WHAT YOU SHOULD DO: Could you reproduce, exactly and alone, the lines running from the one with "With cross-entropy loss, the" to the end of the data below?

INPUT:
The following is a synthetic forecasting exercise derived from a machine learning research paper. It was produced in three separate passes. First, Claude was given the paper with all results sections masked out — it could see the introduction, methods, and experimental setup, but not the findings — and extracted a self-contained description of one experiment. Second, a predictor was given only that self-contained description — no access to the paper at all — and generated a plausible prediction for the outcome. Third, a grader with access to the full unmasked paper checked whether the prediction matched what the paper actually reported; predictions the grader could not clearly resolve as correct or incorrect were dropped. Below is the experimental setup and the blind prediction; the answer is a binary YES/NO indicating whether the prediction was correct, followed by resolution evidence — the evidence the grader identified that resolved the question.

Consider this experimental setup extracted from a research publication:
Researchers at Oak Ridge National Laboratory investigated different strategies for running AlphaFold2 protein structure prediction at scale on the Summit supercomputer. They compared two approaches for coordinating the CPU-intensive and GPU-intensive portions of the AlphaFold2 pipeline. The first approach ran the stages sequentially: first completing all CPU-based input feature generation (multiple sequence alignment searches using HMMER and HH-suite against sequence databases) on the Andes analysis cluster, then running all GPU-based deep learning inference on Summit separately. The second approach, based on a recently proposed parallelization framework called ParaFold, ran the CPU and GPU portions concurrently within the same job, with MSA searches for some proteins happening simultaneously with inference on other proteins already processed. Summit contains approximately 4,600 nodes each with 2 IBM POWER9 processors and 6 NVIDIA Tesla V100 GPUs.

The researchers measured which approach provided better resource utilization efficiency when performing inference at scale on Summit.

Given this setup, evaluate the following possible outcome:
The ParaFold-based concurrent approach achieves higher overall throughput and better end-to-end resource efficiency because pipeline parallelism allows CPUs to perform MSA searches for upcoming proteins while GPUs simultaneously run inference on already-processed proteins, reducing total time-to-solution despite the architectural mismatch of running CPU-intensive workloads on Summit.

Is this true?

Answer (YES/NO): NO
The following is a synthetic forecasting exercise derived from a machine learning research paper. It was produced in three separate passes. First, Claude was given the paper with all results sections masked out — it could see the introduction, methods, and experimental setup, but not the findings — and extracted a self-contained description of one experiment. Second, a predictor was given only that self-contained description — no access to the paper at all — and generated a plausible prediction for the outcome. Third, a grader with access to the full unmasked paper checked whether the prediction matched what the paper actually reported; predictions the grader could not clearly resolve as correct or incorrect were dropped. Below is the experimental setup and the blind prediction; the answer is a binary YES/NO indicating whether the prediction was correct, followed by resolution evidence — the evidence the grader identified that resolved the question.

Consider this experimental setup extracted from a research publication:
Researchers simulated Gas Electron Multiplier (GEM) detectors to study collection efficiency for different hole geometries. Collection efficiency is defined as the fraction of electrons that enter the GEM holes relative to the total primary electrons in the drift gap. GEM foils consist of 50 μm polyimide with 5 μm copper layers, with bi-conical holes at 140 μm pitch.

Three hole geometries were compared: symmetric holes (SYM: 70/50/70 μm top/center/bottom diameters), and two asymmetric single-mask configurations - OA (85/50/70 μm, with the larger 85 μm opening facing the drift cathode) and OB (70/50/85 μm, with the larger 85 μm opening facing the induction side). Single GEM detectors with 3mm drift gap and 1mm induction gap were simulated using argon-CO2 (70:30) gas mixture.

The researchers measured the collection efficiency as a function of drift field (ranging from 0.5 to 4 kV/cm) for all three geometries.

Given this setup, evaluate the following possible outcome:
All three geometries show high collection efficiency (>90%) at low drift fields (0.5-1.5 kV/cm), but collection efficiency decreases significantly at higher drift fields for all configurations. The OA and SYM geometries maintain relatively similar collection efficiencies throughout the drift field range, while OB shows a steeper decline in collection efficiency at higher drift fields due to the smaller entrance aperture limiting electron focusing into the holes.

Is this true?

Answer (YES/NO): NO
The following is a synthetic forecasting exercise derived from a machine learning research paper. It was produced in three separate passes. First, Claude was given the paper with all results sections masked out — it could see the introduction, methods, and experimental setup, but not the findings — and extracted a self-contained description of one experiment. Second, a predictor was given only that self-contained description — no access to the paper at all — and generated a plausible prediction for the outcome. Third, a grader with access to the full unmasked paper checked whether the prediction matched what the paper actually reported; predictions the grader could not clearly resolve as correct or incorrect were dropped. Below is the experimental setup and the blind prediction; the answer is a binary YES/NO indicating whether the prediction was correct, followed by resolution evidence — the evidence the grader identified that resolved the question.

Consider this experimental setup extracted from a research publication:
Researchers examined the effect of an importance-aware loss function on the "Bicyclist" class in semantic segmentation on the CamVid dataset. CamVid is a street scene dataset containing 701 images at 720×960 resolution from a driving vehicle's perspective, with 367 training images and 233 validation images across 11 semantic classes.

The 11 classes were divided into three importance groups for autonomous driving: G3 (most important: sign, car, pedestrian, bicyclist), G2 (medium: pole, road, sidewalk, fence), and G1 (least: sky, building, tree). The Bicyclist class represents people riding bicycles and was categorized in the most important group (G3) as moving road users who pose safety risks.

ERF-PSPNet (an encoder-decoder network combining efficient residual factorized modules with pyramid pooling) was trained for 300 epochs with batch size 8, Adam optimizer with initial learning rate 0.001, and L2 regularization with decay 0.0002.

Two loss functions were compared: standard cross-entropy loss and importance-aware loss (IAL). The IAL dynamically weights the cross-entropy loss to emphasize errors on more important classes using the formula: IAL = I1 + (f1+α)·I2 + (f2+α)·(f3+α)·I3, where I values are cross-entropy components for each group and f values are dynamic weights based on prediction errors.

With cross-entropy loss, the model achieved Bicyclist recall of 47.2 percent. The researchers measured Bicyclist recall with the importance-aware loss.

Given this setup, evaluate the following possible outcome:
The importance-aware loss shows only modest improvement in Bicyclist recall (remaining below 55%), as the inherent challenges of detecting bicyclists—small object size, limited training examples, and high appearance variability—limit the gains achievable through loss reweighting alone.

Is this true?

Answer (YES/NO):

TASK RESPONSE:
With cross-entropy loss, the model achieved Bicyclist recall of 47.2 percent. The researchers measured Bicyclist recall with the importance-aware loss.

Given this setup, evaluate the following possible outcome:
The importance-aware loss shows only modest improvement in Bicyclist recall (remaining below 55%), as the inherent challenges of detecting bicyclists—small object size, limited training examples, and high appearance variability—limit the gains achievable through loss reweighting alone.

Is this true?

Answer (YES/NO):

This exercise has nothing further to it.